Plus inquiétant encore..., la StraNES propose d’« adosser les financements des PIA (plans d’investissements d’avenir) aux contrats quinquennaux pour assurer la cohérence de la stratégie nationale » Prop. 27 p. 137. On voit mal comment les PIA qui constituent par essence des financements exceptionnels, limités dans le temps et réservés aux seuls établissements dits « d’excellence », pourraient être liés aux contrats quinquennaux. Est-ce à dire que le ministère cherche à se défausser du financement de l’investissement et du fonctionnement des établissements ?

La CGT FERC Sup réclame avec force l’abrogation des lois LRU-Pécresse et LRU-Fioraso, l’arrêt de la politique de régionalisation, de regroupement des établissements, la ré-étatisation de la masse salariale et le retour à une gestion nationale ou académique des personnels et de leurs carrières.

Les auteurs de la StraNES qui ont présidé aux destinées de deux établissements d’enseignement supérieur et de recherche auraient pu dénoncer le fait que la loi LRU a transformé les universités en opérateurs de l’État, désormais principalement centrés sur des préoccupations et objectifs, plutôt qu’elle n’a favorisé leur capacité à développer une dynamique nouvelle en matière de pédagogie et de recherche scientifique.
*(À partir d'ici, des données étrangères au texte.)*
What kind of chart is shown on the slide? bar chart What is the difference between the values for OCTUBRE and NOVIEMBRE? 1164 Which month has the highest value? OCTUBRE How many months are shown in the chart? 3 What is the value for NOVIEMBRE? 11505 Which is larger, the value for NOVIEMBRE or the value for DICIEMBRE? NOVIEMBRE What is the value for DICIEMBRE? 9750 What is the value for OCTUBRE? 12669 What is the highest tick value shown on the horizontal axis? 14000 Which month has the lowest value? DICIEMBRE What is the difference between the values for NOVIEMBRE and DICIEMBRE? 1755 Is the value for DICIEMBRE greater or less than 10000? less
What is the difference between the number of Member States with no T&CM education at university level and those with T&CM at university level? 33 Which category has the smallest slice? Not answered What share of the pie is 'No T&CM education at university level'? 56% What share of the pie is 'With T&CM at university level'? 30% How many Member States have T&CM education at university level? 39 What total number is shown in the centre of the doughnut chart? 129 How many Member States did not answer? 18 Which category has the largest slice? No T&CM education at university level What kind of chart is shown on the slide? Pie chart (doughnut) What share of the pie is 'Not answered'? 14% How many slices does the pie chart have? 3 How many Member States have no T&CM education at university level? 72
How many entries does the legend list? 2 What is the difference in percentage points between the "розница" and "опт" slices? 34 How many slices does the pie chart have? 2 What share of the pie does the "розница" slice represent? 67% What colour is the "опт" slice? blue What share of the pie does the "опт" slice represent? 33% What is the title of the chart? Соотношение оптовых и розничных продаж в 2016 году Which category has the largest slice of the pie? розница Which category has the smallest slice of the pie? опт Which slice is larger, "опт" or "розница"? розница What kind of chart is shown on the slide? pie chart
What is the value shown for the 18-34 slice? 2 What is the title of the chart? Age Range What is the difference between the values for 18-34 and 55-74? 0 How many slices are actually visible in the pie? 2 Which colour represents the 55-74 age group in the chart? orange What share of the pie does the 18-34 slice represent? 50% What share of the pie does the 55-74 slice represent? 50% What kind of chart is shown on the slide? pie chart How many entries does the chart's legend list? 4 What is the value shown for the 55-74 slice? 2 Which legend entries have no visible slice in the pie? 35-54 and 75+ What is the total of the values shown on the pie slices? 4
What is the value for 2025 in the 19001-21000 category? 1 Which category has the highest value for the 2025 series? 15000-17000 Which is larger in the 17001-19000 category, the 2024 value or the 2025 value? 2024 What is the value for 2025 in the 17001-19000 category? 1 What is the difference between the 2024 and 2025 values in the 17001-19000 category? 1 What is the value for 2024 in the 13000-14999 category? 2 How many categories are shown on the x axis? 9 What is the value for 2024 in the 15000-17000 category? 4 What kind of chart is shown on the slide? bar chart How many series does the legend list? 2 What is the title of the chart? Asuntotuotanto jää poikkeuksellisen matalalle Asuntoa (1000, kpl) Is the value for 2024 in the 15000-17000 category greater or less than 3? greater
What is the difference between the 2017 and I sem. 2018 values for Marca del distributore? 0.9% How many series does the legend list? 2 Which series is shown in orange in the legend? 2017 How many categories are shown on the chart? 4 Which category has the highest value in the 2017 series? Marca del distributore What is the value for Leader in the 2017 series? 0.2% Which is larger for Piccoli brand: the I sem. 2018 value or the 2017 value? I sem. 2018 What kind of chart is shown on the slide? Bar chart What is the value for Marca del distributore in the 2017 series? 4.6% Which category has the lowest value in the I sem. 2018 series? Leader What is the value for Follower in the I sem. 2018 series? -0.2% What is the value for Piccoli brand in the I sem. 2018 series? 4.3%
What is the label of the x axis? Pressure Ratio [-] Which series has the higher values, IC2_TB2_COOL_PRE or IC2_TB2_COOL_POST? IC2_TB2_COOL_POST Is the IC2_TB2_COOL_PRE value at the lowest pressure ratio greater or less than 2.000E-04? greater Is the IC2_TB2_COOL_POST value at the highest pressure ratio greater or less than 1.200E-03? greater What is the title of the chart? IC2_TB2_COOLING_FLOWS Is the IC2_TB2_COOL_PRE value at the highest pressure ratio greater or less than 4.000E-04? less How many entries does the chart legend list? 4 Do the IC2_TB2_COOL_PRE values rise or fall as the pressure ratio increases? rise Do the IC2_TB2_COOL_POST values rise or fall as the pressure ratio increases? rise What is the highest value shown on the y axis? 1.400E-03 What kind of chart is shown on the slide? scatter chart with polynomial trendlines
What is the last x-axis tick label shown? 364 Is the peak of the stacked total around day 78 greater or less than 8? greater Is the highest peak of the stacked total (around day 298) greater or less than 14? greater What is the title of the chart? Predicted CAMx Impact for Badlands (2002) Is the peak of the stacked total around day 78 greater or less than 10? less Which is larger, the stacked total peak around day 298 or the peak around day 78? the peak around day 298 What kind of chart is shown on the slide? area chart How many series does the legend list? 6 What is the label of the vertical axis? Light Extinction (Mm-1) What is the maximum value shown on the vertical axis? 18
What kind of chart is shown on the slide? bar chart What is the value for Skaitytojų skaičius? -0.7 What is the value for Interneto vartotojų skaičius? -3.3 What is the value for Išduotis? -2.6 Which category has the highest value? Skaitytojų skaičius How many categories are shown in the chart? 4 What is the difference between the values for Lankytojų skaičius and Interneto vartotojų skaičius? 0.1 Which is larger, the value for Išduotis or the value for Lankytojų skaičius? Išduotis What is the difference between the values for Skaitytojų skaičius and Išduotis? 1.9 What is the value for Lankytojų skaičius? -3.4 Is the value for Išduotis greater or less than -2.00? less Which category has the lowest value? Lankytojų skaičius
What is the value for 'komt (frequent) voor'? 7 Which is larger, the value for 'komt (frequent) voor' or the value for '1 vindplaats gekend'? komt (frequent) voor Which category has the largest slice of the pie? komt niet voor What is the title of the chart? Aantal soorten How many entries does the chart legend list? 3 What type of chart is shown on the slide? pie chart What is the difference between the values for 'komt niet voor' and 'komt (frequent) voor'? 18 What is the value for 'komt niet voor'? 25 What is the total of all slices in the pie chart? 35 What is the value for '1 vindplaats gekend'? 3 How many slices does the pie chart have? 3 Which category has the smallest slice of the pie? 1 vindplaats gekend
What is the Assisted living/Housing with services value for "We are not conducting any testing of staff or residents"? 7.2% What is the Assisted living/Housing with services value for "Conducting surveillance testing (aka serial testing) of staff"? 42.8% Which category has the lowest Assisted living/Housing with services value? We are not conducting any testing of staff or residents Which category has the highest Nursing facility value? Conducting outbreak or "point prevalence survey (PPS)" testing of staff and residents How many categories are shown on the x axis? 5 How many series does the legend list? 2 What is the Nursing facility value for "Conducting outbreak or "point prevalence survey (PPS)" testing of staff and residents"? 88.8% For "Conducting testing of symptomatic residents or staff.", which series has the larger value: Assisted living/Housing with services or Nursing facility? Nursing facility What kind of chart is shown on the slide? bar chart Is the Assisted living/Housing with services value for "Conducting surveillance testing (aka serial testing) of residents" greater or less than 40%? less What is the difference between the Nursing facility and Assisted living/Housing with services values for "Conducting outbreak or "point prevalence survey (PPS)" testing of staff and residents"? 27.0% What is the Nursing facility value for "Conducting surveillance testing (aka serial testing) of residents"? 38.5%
Par ailleurs, la StraNES n’aborde à aucun moment la question immobilière. Or, les universités représentent, après les hôpitaux, le principal parc immobilier public. Dans un contexte de renforcement des contraintes (accessibilité des locaux pour les handicapés, efficacité énergétique des bâtiments, protection de la santé et de la sécurité des personnels et des étudiants...) et de vieillissement des locaux dont l’État n’a su ni pris le soin d’assurer l’entretien courant, il est certain que l’administration et les moyens budgétaires des établissements d’enseignement supérieur et de recherche vont être monopolisés, à brève échéance et pour plusieurs décennies, par la question immobilière plus que par le développement de leur politique de développement de l’enseignement et de la recherche. Et ce, d’autant plus que certaines d’entre eux sont d’ores et déjà astreints à de lourdes charges financières immobilières par les partenariats public privé (PPP) auxquels les ont contraints les investissements d’avenir et l’opération Campus lancée par la ministre Pécresse.